The major families of comorbidity/co-occurrence models are not nested – for instance, the random multiformity model is not nested within the correlated liability model, and therefore, we used Akaike’s Information Criterion (Akaike H, 1987), an index of both fit and parsimony (Williams et al., 1994), as the fit index for model selection.
3. RESULTS
3.1 Association between cannabis and tobacco use
When they were assessed at childhood/adolescence, the sample (VTSABD) consisted of 1412 pairs of twins aged 8–17 years. Of the boys, 35.1% and 13.9% reported tobacco and cannabis use respectively with the odds of cannabis use in boys with tobacco use being 20.6 [95% C.I. 12.8–33.8]. In girls as well, the association between tobacco and cannabis use was high [O.R. 50.5, 95% C.I. 25.7–89.1], with 24.9 and 10.7% of the girls reporting tobacco and cannabis use respectively. In the young adult (YAFU) sample, 53.9% of the men and 42.6% of the women reported regular tobacco use while 59.8 and 51.3% of the men and women reporting lifetime cannabis use with the odds of cannabis use in regular tobacco users being 7.8 [95% C.I. 6.4–9.5 in juvenile sample, 6.1–9.3 in young adult sample] in both men and women.

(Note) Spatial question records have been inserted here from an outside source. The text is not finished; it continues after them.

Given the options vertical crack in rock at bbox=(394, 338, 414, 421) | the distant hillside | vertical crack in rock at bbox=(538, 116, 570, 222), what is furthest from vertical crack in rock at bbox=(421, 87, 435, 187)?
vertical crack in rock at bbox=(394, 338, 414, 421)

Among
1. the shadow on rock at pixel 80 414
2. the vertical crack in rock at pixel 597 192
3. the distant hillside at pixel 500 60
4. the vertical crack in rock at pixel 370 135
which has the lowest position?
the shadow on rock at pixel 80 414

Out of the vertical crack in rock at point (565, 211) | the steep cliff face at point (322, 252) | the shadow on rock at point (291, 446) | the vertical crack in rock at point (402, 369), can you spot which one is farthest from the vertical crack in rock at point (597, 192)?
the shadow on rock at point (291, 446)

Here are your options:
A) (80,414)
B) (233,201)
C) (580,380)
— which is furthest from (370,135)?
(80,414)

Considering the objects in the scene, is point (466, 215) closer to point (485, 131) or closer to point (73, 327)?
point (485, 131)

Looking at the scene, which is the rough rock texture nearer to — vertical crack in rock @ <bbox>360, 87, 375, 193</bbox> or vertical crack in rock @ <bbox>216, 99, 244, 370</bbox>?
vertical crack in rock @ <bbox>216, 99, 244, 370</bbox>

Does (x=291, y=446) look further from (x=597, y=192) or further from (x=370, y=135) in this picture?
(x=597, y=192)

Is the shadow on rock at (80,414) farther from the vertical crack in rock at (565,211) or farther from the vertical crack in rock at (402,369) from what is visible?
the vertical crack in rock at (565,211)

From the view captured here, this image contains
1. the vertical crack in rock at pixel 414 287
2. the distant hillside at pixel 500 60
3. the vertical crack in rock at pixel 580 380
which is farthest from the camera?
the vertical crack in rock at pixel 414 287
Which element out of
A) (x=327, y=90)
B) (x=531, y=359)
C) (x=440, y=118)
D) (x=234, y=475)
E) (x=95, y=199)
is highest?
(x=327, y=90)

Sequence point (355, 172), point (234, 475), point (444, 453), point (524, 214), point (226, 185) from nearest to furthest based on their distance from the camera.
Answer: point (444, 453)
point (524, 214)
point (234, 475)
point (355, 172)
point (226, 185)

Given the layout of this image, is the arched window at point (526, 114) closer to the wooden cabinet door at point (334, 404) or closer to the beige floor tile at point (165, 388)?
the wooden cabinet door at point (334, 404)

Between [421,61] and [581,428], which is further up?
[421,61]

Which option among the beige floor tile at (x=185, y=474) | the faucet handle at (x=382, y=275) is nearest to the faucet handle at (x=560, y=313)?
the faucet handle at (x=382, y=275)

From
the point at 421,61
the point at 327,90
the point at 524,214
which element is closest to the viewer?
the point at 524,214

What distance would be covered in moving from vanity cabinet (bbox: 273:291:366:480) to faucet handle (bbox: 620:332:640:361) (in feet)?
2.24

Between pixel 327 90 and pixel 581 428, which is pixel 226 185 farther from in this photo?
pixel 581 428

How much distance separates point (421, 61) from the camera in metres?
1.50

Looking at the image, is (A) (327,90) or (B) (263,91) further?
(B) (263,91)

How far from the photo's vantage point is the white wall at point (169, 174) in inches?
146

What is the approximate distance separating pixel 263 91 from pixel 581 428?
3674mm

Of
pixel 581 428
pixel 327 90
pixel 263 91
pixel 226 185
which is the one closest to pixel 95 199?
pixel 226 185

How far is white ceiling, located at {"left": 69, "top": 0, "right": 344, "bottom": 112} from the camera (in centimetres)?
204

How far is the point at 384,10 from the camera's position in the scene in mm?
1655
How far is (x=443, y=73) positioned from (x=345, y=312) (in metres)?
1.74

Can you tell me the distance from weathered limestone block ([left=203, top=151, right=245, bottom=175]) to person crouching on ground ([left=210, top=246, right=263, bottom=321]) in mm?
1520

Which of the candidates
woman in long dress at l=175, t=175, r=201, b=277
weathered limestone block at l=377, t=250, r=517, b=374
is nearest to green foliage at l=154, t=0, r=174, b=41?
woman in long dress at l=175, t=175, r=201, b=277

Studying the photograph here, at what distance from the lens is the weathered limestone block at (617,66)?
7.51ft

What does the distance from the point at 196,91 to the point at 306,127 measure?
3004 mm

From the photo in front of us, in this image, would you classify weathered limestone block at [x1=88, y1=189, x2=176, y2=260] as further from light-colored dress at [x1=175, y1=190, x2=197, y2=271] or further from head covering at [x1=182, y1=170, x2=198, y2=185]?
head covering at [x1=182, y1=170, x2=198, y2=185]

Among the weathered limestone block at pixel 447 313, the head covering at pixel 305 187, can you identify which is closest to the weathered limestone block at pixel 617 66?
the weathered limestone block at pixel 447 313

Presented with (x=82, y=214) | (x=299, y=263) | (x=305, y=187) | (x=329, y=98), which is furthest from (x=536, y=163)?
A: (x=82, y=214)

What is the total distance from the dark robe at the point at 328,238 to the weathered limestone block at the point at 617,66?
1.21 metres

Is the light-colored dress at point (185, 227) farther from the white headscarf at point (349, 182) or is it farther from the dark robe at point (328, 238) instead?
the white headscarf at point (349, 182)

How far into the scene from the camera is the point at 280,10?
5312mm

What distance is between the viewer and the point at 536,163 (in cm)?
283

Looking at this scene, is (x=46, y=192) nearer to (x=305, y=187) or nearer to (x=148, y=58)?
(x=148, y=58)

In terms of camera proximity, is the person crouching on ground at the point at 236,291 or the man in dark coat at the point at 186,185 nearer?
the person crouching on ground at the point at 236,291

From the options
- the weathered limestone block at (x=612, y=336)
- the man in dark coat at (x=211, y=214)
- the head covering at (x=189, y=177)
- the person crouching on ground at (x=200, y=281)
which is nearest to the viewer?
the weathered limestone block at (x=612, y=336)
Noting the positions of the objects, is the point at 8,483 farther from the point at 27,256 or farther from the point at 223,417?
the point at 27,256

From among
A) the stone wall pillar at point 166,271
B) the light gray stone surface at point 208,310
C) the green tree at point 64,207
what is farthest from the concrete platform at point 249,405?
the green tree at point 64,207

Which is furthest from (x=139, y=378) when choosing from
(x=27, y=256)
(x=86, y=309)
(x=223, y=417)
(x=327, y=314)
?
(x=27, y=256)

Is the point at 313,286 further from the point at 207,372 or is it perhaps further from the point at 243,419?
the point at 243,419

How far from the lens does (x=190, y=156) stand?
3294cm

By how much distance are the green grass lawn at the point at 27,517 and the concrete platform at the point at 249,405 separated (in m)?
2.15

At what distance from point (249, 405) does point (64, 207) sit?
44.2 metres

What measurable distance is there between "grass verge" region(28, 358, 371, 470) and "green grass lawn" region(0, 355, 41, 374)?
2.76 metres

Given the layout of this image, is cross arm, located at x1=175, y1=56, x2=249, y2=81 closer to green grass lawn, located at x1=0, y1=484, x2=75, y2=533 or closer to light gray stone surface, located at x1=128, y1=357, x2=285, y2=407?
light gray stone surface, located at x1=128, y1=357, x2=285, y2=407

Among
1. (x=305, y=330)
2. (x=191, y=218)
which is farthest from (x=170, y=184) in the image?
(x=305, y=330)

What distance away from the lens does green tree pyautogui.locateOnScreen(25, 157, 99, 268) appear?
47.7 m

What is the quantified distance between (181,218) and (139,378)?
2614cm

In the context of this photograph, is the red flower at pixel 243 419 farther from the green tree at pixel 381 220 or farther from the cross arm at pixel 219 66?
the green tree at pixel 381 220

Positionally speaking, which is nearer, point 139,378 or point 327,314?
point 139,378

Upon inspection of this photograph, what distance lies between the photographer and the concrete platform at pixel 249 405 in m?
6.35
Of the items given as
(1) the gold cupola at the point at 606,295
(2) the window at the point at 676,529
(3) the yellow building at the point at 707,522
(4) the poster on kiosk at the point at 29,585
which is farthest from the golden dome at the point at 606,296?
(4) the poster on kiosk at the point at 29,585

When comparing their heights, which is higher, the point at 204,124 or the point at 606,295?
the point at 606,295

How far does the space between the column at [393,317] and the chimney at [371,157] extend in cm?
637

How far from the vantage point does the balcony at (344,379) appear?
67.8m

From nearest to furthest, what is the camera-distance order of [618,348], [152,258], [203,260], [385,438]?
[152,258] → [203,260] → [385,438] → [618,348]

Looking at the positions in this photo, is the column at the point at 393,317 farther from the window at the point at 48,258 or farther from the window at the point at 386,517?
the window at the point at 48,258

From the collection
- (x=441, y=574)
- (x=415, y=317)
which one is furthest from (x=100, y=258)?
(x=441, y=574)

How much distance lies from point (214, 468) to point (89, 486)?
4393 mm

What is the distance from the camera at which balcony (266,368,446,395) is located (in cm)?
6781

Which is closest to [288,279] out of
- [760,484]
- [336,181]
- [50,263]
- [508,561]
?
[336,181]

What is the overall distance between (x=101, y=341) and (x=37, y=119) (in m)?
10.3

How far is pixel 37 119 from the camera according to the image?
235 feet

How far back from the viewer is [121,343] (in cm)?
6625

3.2 Co-occurrence models in the VTSABD
The best-fitting family of models for the twins during their childhood/adolescence assessment (8–17 years) was those that allowed for causal paths between the liability to tobacco and cannabis use. Of these (reciprocal causation, tobacco cause cannabis, cannabis cause tobacco), the model where the liability to cannabis use was allowed to assert a causal influence on the individual’s liability to use tobacco, fit the data best (Table 2), however the model where tobacco use influenced cannabis use fit reasonably well (difference in AIC between the models was 7). The extreme multiformity of cannabis model, where individuals whose risk for cannabis use exceeded a second threshold were at increased risk for tobacco use, fit the data as well as the tobacco causes cannabis use model. The most commonly tested model within genetically informative studies of co-occurring substance use, the correlated liabilities model fit third best, suggesting a fairly high genetic (Rg=0.75), shared environmental (Rc=0.91) and non-shared environmental (Re=0.71) overlap between cannabis and tobacco use (Table 3). The fit of the correlated liabilities model was within 2.7 AIC units of the reciprocal causation model.
Table 3.
Cannabis causes Tobacco Use | Correlated Liabilities | Extreme Multiformity of Cannabis | |
---|---|---|---|
a2tobacco | 0.38 | 0.55 | 0.60 |
c2tobacco | 0.24 | 0.22 | 0.00 |
a2cannabis | 0.48 | 0.45 | 0.79 |
c2cannabis | 0.41 | 0.30 | 0.00 |
Rg | - | 0.74 | - |
Rc | - | 0.89 | - |
Re | - | 0.66 | - |
Cannabis →Tobacco | 0.71# | - | - |
t1tobacco | 0.23 | 0.20 | 0.43 |
Sex on Tobacco | 0.24 | 0.30 | 0.32 |
Age on Tobacco | 1.13 | 1.11 | 0.97 |
t1cannabis | 0.96 | 0.95 | 0.95 |
Sex on Cannabis | 0.13 | 0.20 | 0.14 |
Age on Cannabis | 1.40 | 1.21 | 5.2 |
t2tobacco | ∞ | ∞ | ∞ |
Sex on Tobacco | - | - | - |
Age on Tobacco | - | - | - |
t2cannabis | ∞ | ∞ | 0.14 |
Sex on Cannabis | - | - | −0.05 |
Age on Cannabis | - | - | −10.35 |
The Tobacco → Cannabis path was 0.96 in the Tobacco Causes Cannabis use model.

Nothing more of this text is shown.